(Spatial reasoning question data)
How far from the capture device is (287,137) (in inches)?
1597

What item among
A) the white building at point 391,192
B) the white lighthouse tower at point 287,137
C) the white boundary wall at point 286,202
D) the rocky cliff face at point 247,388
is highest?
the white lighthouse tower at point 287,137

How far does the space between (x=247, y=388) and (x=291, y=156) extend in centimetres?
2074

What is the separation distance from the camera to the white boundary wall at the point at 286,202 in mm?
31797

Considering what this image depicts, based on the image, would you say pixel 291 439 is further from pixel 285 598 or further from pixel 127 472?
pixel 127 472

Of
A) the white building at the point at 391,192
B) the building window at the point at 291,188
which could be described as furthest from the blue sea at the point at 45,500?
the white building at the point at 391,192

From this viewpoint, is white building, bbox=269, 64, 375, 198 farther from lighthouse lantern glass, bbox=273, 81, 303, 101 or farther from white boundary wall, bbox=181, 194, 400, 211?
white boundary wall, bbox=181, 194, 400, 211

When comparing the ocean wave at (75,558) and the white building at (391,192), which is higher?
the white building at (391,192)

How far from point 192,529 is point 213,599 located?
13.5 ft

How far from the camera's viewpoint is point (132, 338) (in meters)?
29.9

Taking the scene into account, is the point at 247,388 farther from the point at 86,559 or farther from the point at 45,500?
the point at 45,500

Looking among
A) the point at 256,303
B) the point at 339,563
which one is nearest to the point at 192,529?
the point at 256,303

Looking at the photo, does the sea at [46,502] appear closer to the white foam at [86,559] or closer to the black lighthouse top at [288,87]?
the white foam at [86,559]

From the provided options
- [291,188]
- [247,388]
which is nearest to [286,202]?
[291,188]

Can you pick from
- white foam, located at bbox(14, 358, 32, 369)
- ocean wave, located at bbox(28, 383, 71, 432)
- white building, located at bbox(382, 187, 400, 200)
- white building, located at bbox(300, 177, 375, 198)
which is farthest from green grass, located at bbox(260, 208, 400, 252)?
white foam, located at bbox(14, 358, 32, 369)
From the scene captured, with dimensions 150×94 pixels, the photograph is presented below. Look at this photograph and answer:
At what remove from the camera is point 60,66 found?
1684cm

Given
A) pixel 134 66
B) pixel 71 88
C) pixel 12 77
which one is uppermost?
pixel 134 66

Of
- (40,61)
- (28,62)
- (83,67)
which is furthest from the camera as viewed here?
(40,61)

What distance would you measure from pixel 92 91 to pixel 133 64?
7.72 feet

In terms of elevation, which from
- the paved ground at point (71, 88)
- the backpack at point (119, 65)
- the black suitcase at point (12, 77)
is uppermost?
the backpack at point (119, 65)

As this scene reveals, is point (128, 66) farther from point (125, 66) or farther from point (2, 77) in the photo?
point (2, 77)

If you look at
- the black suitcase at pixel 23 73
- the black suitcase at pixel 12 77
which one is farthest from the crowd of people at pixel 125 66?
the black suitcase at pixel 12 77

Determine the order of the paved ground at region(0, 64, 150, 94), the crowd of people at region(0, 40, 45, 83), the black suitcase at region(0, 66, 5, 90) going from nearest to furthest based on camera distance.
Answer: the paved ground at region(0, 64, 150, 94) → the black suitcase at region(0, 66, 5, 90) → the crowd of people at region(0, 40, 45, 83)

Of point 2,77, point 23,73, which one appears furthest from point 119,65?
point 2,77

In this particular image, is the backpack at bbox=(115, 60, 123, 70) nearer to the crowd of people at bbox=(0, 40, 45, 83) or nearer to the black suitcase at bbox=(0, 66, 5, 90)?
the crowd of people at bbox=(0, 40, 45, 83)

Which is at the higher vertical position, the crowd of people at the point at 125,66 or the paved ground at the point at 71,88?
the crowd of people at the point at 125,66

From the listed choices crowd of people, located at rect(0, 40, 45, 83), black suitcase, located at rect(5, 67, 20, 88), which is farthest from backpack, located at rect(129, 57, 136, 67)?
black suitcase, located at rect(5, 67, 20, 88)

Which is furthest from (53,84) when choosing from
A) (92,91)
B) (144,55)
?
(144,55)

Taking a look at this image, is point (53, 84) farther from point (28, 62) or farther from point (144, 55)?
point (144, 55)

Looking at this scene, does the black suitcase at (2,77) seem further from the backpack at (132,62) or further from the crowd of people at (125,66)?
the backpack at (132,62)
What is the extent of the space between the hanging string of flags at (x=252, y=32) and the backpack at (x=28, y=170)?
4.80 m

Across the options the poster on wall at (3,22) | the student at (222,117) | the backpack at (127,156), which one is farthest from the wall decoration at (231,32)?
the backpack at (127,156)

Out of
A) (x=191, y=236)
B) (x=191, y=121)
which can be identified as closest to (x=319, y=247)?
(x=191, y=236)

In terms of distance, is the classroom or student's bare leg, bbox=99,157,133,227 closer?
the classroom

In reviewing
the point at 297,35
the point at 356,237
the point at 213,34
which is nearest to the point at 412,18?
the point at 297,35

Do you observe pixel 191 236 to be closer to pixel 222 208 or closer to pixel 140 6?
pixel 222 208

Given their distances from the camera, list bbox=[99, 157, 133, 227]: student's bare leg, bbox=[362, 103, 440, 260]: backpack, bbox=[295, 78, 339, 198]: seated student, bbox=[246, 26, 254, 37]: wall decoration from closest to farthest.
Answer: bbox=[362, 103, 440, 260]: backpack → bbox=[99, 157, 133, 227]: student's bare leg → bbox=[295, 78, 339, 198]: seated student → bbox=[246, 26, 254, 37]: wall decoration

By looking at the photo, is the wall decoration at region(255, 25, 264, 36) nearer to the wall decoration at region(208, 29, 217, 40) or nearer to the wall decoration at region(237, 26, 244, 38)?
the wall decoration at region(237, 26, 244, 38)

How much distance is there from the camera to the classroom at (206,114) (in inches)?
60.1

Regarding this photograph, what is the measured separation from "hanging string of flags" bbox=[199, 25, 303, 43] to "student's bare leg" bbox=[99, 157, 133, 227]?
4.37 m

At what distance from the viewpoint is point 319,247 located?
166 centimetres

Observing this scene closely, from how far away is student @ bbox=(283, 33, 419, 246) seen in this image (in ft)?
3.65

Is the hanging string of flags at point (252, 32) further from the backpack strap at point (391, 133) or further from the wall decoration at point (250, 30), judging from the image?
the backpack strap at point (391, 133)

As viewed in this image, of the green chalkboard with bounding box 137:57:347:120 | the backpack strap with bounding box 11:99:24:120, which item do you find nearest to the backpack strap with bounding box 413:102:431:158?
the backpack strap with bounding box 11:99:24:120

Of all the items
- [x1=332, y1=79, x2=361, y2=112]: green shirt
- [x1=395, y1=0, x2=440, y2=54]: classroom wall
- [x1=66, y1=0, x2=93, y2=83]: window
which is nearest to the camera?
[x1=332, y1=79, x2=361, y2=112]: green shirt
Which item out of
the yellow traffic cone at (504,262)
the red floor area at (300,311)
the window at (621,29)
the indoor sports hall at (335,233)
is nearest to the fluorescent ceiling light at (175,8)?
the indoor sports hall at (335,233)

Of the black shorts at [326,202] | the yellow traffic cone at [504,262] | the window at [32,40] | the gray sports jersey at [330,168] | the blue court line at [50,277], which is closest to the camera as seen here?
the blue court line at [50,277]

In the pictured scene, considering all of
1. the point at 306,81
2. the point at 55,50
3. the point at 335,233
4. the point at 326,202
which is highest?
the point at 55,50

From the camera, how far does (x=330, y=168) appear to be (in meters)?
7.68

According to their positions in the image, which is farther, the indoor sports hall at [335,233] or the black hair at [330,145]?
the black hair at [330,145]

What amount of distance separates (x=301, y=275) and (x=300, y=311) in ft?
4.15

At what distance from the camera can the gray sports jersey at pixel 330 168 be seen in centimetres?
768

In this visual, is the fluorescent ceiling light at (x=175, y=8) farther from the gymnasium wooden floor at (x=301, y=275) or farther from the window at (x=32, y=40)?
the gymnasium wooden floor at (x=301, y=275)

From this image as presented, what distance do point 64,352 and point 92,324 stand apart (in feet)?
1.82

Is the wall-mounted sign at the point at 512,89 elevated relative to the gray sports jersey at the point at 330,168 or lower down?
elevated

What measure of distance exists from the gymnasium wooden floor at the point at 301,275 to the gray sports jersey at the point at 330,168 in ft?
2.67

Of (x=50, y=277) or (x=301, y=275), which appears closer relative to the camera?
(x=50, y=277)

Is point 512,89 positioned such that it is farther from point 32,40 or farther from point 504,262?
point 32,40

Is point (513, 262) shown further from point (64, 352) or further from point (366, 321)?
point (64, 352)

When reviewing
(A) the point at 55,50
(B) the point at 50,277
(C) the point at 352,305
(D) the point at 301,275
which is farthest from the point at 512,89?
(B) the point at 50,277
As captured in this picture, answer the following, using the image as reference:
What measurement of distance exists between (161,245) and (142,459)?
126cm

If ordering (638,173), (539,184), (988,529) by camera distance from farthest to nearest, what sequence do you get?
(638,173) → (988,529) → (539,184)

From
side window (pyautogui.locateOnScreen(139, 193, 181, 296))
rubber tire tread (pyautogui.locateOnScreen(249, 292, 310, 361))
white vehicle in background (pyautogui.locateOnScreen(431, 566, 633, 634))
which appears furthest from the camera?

Task requirements – Please render the records as a JSON list of strings, starting at the line that contains "What measure of" and ending at the last line of the records, with one string per line and blank lines left out.

Reply to the task –
[
  "What measure of distance exists from the gymnasium wooden floor at the point at 301,275 to the gray sports jersey at the point at 330,168 in ft?",
  "2.67",
  "Of (x=50, y=277) or (x=301, y=275), which appears closer relative to the camera?",
  "(x=50, y=277)",
  "Is point 512,89 positioned such that it is farther from point 32,40 or farther from point 504,262?",
  "point 32,40",
  "Is point (513, 262) shown further from point (64, 352) or further from point (366, 321)?",
  "point (64, 352)",
  "When reviewing",
  "(A) the point at 55,50",
  "(B) the point at 50,277",
  "(C) the point at 352,305",
  "(D) the point at 301,275",
  "which is farthest from the point at 512,89?",
  "(B) the point at 50,277",
  "As captured in this picture, answer the following, using the image as reference:",
  "What measurement of distance exists between (161,245) and (142,459)?",
  "126cm",
  "If ordering (638,173), (539,184), (988,529) by camera distance from farthest to nearest, what sequence do you get?",
  "(638,173) → (988,529) → (539,184)",
  "From",
  "side window (pyautogui.locateOnScreen(139, 193, 181, 296))",
  "rubber tire tread (pyautogui.locateOnScreen(249, 292, 310, 361))",
  "white vehicle in background (pyautogui.locateOnScreen(431, 566, 633, 634))",
  "which appears furthest from the camera?"
]